** Aim of the exercise **
Locate the line with "Considering the items" in the material. Copy that line and each one after it, through the last, exactly and with nothing else.

** Supplied information **
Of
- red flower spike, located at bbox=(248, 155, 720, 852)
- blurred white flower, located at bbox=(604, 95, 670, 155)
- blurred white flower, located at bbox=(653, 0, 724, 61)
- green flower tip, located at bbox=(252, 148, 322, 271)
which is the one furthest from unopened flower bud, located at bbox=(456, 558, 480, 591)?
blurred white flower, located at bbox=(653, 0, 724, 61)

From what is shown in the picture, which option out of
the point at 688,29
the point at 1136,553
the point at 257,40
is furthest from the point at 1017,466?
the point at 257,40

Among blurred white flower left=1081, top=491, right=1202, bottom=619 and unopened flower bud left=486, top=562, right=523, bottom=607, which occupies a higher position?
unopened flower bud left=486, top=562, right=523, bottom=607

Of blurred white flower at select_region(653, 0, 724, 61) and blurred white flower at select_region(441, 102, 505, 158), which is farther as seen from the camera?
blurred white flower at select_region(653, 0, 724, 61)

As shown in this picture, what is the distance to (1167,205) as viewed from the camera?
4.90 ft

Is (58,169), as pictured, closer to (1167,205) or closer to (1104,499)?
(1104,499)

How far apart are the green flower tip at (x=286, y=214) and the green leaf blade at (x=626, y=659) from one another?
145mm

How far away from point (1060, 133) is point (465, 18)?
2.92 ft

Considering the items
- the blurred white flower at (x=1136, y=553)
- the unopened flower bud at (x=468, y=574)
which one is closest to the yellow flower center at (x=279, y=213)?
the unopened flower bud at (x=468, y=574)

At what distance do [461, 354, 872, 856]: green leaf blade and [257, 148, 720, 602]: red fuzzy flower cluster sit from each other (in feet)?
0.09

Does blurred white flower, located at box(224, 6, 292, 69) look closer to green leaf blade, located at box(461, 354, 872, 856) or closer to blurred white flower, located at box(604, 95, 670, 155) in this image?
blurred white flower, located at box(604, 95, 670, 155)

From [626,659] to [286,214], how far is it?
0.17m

** Answer to the task **
Considering the items
- the blurred white flower at (x=1136, y=553)
- the unopened flower bud at (x=468, y=574)
which one is closest to the yellow flower center at (x=279, y=213)?
the unopened flower bud at (x=468, y=574)

At what distance do [461, 354, 872, 856]: green leaf blade and [257, 148, 720, 602]: red fuzzy flower cluster sit from each other (in feet)?
0.09

Does blurred white flower, located at box(224, 6, 292, 69) look closer to green leaf blade, located at box(461, 354, 872, 856) or closer to blurred white flower, located at box(604, 95, 670, 155) in this image?
blurred white flower, located at box(604, 95, 670, 155)

From [626,659] to [286,214], how far is it?
0.17m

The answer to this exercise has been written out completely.